Personalmente, me habría gustado que el voto popular determinara las pasadas elecciones, y espero que el elemento antidemocrático del Colegio Electoral perjudique normalmente al candidato que favorezco. Sin embargo, dudo de la conveniencia de abolir el Colegio Electoral. Sin embargo, hay cambios que deberían hacerse para limitar la incursión del Colegio Electoral en la regla de la mayoría. En primer lugar, deberían prohibirse los llamados electores infieles. Sea cual sea la situación en 1789, los votantes de hoy esperan que se cumplan los deseos de la mayoría del estado. Sin embargo, en las recientes elecciones, al menos dos electores demócratas insinuaron que podrían no votar por Clinton si ella era la ganadora de su estado, mientras que grupos de la izquierda han hecho circular peticiones pidiendo a los electores republicanos que abandonen a Trump. En una elección reñida, los desertores podrían revertir no sólo la mayoría popular, sino también la aparente mayoría del Colegio Electoral. Además, la discreción concedida a los electores es tal que, incluso si más tarde se demostrara que sus votos han estado motivados por amenazas o sobornos, es difícil ver una base constitucional para anular sus acciones. La solución aquí es sencilla. Si bien el Colegio Electoral debe mantenerse, los electores humanos no tienen por qué hacerlo. La Constitución podría modificarse para que el ganador de cada estado recibiera automáticamente los votos electorales de ese estado.

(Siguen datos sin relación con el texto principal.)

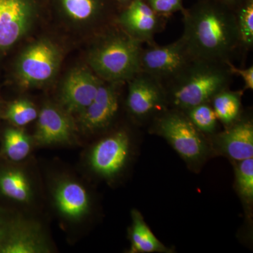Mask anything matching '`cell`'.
<instances>
[{"instance_id": "1", "label": "cell", "mask_w": 253, "mask_h": 253, "mask_svg": "<svg viewBox=\"0 0 253 253\" xmlns=\"http://www.w3.org/2000/svg\"><path fill=\"white\" fill-rule=\"evenodd\" d=\"M195 59L226 63L241 46L236 16L201 7L184 17L182 36Z\"/></svg>"}, {"instance_id": "2", "label": "cell", "mask_w": 253, "mask_h": 253, "mask_svg": "<svg viewBox=\"0 0 253 253\" xmlns=\"http://www.w3.org/2000/svg\"><path fill=\"white\" fill-rule=\"evenodd\" d=\"M231 76L226 63L194 59L164 86L168 101L184 111L209 103L218 93L228 89Z\"/></svg>"}, {"instance_id": "3", "label": "cell", "mask_w": 253, "mask_h": 253, "mask_svg": "<svg viewBox=\"0 0 253 253\" xmlns=\"http://www.w3.org/2000/svg\"><path fill=\"white\" fill-rule=\"evenodd\" d=\"M142 44L122 29L100 37L88 52V66L102 81L123 83L140 72Z\"/></svg>"}, {"instance_id": "4", "label": "cell", "mask_w": 253, "mask_h": 253, "mask_svg": "<svg viewBox=\"0 0 253 253\" xmlns=\"http://www.w3.org/2000/svg\"><path fill=\"white\" fill-rule=\"evenodd\" d=\"M63 58L61 46L51 38L42 37L28 44L15 63V76L23 88L41 87L53 81Z\"/></svg>"}, {"instance_id": "5", "label": "cell", "mask_w": 253, "mask_h": 253, "mask_svg": "<svg viewBox=\"0 0 253 253\" xmlns=\"http://www.w3.org/2000/svg\"><path fill=\"white\" fill-rule=\"evenodd\" d=\"M38 19L36 0H0V56L28 38Z\"/></svg>"}, {"instance_id": "6", "label": "cell", "mask_w": 253, "mask_h": 253, "mask_svg": "<svg viewBox=\"0 0 253 253\" xmlns=\"http://www.w3.org/2000/svg\"><path fill=\"white\" fill-rule=\"evenodd\" d=\"M195 59L183 38L165 46L151 44L141 50L140 72L147 73L167 84Z\"/></svg>"}, {"instance_id": "7", "label": "cell", "mask_w": 253, "mask_h": 253, "mask_svg": "<svg viewBox=\"0 0 253 253\" xmlns=\"http://www.w3.org/2000/svg\"><path fill=\"white\" fill-rule=\"evenodd\" d=\"M158 132L186 161L197 162L207 153V146L199 129L179 111L166 113L158 118Z\"/></svg>"}, {"instance_id": "8", "label": "cell", "mask_w": 253, "mask_h": 253, "mask_svg": "<svg viewBox=\"0 0 253 253\" xmlns=\"http://www.w3.org/2000/svg\"><path fill=\"white\" fill-rule=\"evenodd\" d=\"M78 126L72 115L59 104L46 101L38 113L33 136L35 146H69L77 141Z\"/></svg>"}, {"instance_id": "9", "label": "cell", "mask_w": 253, "mask_h": 253, "mask_svg": "<svg viewBox=\"0 0 253 253\" xmlns=\"http://www.w3.org/2000/svg\"><path fill=\"white\" fill-rule=\"evenodd\" d=\"M51 183V200L58 215L71 224L84 221L91 208L90 195L86 186L68 174L56 176Z\"/></svg>"}, {"instance_id": "10", "label": "cell", "mask_w": 253, "mask_h": 253, "mask_svg": "<svg viewBox=\"0 0 253 253\" xmlns=\"http://www.w3.org/2000/svg\"><path fill=\"white\" fill-rule=\"evenodd\" d=\"M101 81L89 67L73 68L61 83L58 104L70 114L78 116L94 99Z\"/></svg>"}, {"instance_id": "11", "label": "cell", "mask_w": 253, "mask_h": 253, "mask_svg": "<svg viewBox=\"0 0 253 253\" xmlns=\"http://www.w3.org/2000/svg\"><path fill=\"white\" fill-rule=\"evenodd\" d=\"M129 137L126 131L113 133L93 146L88 163L91 170L99 176L112 179L120 174L129 154Z\"/></svg>"}, {"instance_id": "12", "label": "cell", "mask_w": 253, "mask_h": 253, "mask_svg": "<svg viewBox=\"0 0 253 253\" xmlns=\"http://www.w3.org/2000/svg\"><path fill=\"white\" fill-rule=\"evenodd\" d=\"M123 83L102 81L90 104L77 116L78 127L86 133L104 129L116 117L119 107L120 88Z\"/></svg>"}, {"instance_id": "13", "label": "cell", "mask_w": 253, "mask_h": 253, "mask_svg": "<svg viewBox=\"0 0 253 253\" xmlns=\"http://www.w3.org/2000/svg\"><path fill=\"white\" fill-rule=\"evenodd\" d=\"M126 107L133 116L144 118L161 111L168 101L162 83L147 73L139 72L127 81Z\"/></svg>"}, {"instance_id": "14", "label": "cell", "mask_w": 253, "mask_h": 253, "mask_svg": "<svg viewBox=\"0 0 253 253\" xmlns=\"http://www.w3.org/2000/svg\"><path fill=\"white\" fill-rule=\"evenodd\" d=\"M52 245L41 223L16 216L0 253H49Z\"/></svg>"}, {"instance_id": "15", "label": "cell", "mask_w": 253, "mask_h": 253, "mask_svg": "<svg viewBox=\"0 0 253 253\" xmlns=\"http://www.w3.org/2000/svg\"><path fill=\"white\" fill-rule=\"evenodd\" d=\"M158 15L143 0H134L118 18V23L134 39L154 44V36L163 26Z\"/></svg>"}, {"instance_id": "16", "label": "cell", "mask_w": 253, "mask_h": 253, "mask_svg": "<svg viewBox=\"0 0 253 253\" xmlns=\"http://www.w3.org/2000/svg\"><path fill=\"white\" fill-rule=\"evenodd\" d=\"M0 168V195L23 206H30L36 197V186L27 169L18 163Z\"/></svg>"}, {"instance_id": "17", "label": "cell", "mask_w": 253, "mask_h": 253, "mask_svg": "<svg viewBox=\"0 0 253 253\" xmlns=\"http://www.w3.org/2000/svg\"><path fill=\"white\" fill-rule=\"evenodd\" d=\"M218 145L231 159L253 158V125L251 121L236 123L218 136Z\"/></svg>"}, {"instance_id": "18", "label": "cell", "mask_w": 253, "mask_h": 253, "mask_svg": "<svg viewBox=\"0 0 253 253\" xmlns=\"http://www.w3.org/2000/svg\"><path fill=\"white\" fill-rule=\"evenodd\" d=\"M65 25L75 30L96 27L100 16L99 0H59Z\"/></svg>"}, {"instance_id": "19", "label": "cell", "mask_w": 253, "mask_h": 253, "mask_svg": "<svg viewBox=\"0 0 253 253\" xmlns=\"http://www.w3.org/2000/svg\"><path fill=\"white\" fill-rule=\"evenodd\" d=\"M131 221L129 253L171 252L156 237L145 222L142 214L136 210L131 211Z\"/></svg>"}, {"instance_id": "20", "label": "cell", "mask_w": 253, "mask_h": 253, "mask_svg": "<svg viewBox=\"0 0 253 253\" xmlns=\"http://www.w3.org/2000/svg\"><path fill=\"white\" fill-rule=\"evenodd\" d=\"M34 146L33 136H30L23 127L12 126L3 131L1 154L10 162H22L31 154Z\"/></svg>"}, {"instance_id": "21", "label": "cell", "mask_w": 253, "mask_h": 253, "mask_svg": "<svg viewBox=\"0 0 253 253\" xmlns=\"http://www.w3.org/2000/svg\"><path fill=\"white\" fill-rule=\"evenodd\" d=\"M242 91H220L213 97L212 109L217 119L225 125L232 124L239 117L241 107Z\"/></svg>"}, {"instance_id": "22", "label": "cell", "mask_w": 253, "mask_h": 253, "mask_svg": "<svg viewBox=\"0 0 253 253\" xmlns=\"http://www.w3.org/2000/svg\"><path fill=\"white\" fill-rule=\"evenodd\" d=\"M38 113L36 105L31 100L21 98L11 101L6 106L2 118L12 126L23 127L36 121Z\"/></svg>"}, {"instance_id": "23", "label": "cell", "mask_w": 253, "mask_h": 253, "mask_svg": "<svg viewBox=\"0 0 253 253\" xmlns=\"http://www.w3.org/2000/svg\"><path fill=\"white\" fill-rule=\"evenodd\" d=\"M186 116L200 131L213 132L217 127V118L208 103L185 110Z\"/></svg>"}, {"instance_id": "24", "label": "cell", "mask_w": 253, "mask_h": 253, "mask_svg": "<svg viewBox=\"0 0 253 253\" xmlns=\"http://www.w3.org/2000/svg\"><path fill=\"white\" fill-rule=\"evenodd\" d=\"M241 46L251 49L253 45V3L250 1L236 16Z\"/></svg>"}, {"instance_id": "25", "label": "cell", "mask_w": 253, "mask_h": 253, "mask_svg": "<svg viewBox=\"0 0 253 253\" xmlns=\"http://www.w3.org/2000/svg\"><path fill=\"white\" fill-rule=\"evenodd\" d=\"M239 162L236 168L238 190L243 199L251 202L253 199V158Z\"/></svg>"}, {"instance_id": "26", "label": "cell", "mask_w": 253, "mask_h": 253, "mask_svg": "<svg viewBox=\"0 0 253 253\" xmlns=\"http://www.w3.org/2000/svg\"><path fill=\"white\" fill-rule=\"evenodd\" d=\"M149 6L159 15L171 14L181 9V0H149Z\"/></svg>"}, {"instance_id": "27", "label": "cell", "mask_w": 253, "mask_h": 253, "mask_svg": "<svg viewBox=\"0 0 253 253\" xmlns=\"http://www.w3.org/2000/svg\"><path fill=\"white\" fill-rule=\"evenodd\" d=\"M228 68L231 73V74L238 75L241 76L243 81L244 83V89H249L253 90V66H250L249 68L246 69H241L234 66L231 61L226 62Z\"/></svg>"}, {"instance_id": "28", "label": "cell", "mask_w": 253, "mask_h": 253, "mask_svg": "<svg viewBox=\"0 0 253 253\" xmlns=\"http://www.w3.org/2000/svg\"><path fill=\"white\" fill-rule=\"evenodd\" d=\"M16 216L0 210V250L2 248L5 241L9 236Z\"/></svg>"}, {"instance_id": "29", "label": "cell", "mask_w": 253, "mask_h": 253, "mask_svg": "<svg viewBox=\"0 0 253 253\" xmlns=\"http://www.w3.org/2000/svg\"><path fill=\"white\" fill-rule=\"evenodd\" d=\"M121 1H126V0H121Z\"/></svg>"}, {"instance_id": "30", "label": "cell", "mask_w": 253, "mask_h": 253, "mask_svg": "<svg viewBox=\"0 0 253 253\" xmlns=\"http://www.w3.org/2000/svg\"><path fill=\"white\" fill-rule=\"evenodd\" d=\"M229 1H231V0H229Z\"/></svg>"}]
</instances>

En segundo lugar, tal vez después de establecer la práctica divergente en Maine y Nebraska, los electores de todos los estados deberían estar obligados a votar unánimemente por el ganador del estado. Maine y Nebraska, que asignan una parte de sus votos electorales por distrito electoral, tienen tan pocos electores que es poco probable que su divergencia de la práctica común tenga importancia. No ocurre lo mismo en otros estados, como Pensilvania, donde la idea de asignar los votos electorales por distrito del Congreso se planteó cuando Obama se presentó a su segundo mandato. La posibilidad era real porque los republicanos controlaban la gobernación y ambas cámaras de la legislatura estatal. Era atractiva porque, aunque parecía probable que Pensilvania se inclinara hacia Obama, era seguro que Romney llevaría la delantera en algunos distritos del Congreso. No sólo la asignación de los votos electorales de esta manera es una interferencia demasiado grande con la voluntad de la mayoría para ser tolerada en una democracia, sino que además la amenaza se ve gravemente exacerbada por la naturaleza partidista de la redistribución de distritos. Sin embargo, ni siquiera la eliminación del gerrymandering partidista resolvería el problema, ya que la concentración natural de votantes demócratas en zonas urbanas sesgaría indebidamente el Colegio Electoral en dirección republicana. Vemos en las recientes elecciones que las preferencias presidenciales de los votantes de algunos estados, siendo California el mejor ejemplo, cuentan menos que las preferencias de los votantes que residen en otros lugares. El caso Baker v. Carr, que puso fin a la dominación rural de las legislaturas estatales y reforzó el principio de una persona/un voto, debería interpretarse de manera que se impidiera la manipulación partidista de las normas establecidas para la asignación de los votos electorales, aunque el camino más seguro es una enmienda constitucional.

Es comprensible que muchos demócratas quieran que la nación abandone el sistema del Colegio Electoral y elija a su presidente por mayoría popular. Aunque los políticos republicanos nunca lo permitirían, la idea tiene un atractivo natural para los votantes de todo el espectro político. Sin embargo, debemos reconocer que, aunque el Colegio Electoral es un anacronismo que hace tiempo que dejó de funcionar como esperaban sus creadores, hoy cumple otras funciones. Estas funciones son posiblemente tan importantes que el camino de la sabiduría es reparar el Colegio Electoral, no acabar con él.